■セセデ2006年 3月掲載
私の外国人登録証明書上の「国籍等」という欄には「朝鮮」と表示されていますが、トンムの外国人登録証明書を見ると、「韓国」と書かれてありました。これは、私は朝鮮国籍で、トンムの国籍は「韓国」ということなのでしょうか?
ご質問の通り、在日同胞の外登上の「国籍等」の記載欄には、「朝鮮」表示の人と「韓国」表示の人がいます。

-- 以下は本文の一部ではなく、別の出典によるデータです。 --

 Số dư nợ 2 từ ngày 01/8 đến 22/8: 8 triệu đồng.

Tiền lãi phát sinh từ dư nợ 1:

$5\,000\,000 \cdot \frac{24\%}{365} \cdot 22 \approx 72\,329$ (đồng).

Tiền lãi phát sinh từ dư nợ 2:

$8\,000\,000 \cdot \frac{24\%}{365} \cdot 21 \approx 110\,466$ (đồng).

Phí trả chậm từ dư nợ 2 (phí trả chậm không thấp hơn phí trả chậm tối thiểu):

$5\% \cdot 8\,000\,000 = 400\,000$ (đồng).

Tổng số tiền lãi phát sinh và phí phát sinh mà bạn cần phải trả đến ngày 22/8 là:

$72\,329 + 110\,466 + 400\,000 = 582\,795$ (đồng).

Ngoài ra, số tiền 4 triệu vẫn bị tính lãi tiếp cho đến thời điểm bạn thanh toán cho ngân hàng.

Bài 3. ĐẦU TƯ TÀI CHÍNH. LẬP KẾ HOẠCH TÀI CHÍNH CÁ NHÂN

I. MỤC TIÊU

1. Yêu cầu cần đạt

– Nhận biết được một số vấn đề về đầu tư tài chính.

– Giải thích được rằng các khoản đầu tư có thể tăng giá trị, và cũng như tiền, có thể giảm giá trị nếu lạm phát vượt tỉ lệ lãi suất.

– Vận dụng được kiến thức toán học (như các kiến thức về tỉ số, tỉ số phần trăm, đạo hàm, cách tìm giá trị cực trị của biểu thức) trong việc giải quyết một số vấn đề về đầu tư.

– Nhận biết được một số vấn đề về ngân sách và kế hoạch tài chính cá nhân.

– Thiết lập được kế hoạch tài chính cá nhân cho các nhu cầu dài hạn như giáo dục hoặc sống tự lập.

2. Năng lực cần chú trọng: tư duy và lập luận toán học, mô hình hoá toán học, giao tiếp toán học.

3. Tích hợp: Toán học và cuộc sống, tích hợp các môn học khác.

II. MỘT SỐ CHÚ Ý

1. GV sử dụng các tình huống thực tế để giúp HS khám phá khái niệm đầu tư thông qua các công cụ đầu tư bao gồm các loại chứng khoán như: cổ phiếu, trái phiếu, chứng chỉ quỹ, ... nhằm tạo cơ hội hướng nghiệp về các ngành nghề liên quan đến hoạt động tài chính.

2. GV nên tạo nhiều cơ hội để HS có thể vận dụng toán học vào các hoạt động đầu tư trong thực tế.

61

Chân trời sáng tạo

これを見て、朝鮮表示の人は朝鮮民主主義人民共和国(以下、共和国)、「韓国」の表示は「大韓民国」(以下、「韓国」)の国籍であると誤解する人もいるようですが、その国籍欄に記載されている表示によって国籍が決まるわけではありません。 では、在日同胞の国籍はどのように決まるのでしょうか。これは、「個人がある国の国籍を有するか否かという問題は、その国の法令によって決定する」(1930年ハーグ国際条約)とする国際法上の原則に従って決められることになります。つまり、ある在日同胞の国籍が北南いずれの国籍を有するのかについて決めるのはそれぞれの国籍法であり、日本の法律ではありません。 解放後の1954年、共和国外相声明によって全在日同胞は共和国公民であると宣言(『朝鮮中央年鑑』(1956年版)P10)され、それを受け1963年に施行された国籍法規定によって、全在日同胞は共和国国籍を有していることになります。 他方、1948年施行の「韓国」国籍法(および「国籍に関する臨時条例」)の規定に従って在日同胞は「韓国」国籍も有することになります。つまり、一種の「二重国籍」状態にあると言えるのです。しかし日本政府は「未承認国家」であるとして共和国の国籍法の適用を認めない不当な差別行政を行なっているため、在日同胞の国籍取得等の諸問題は日本の役所では一律「韓国」国籍法が適用されています。 現在、日本政府の差別行政がどうであれ、共和国政府の国籍行政により同国籍法の適用を受けて同国籍を取得するケースも出ています。 今後朝鮮半島における統一国家が成立すれば二重国籍状態は解消されることになりますが、歴史的「6.15北南共同宣言」の精神を受け、業務上でも「統一朝鮮」の在外公民を想定した扱いが一日も早くなされるべきです。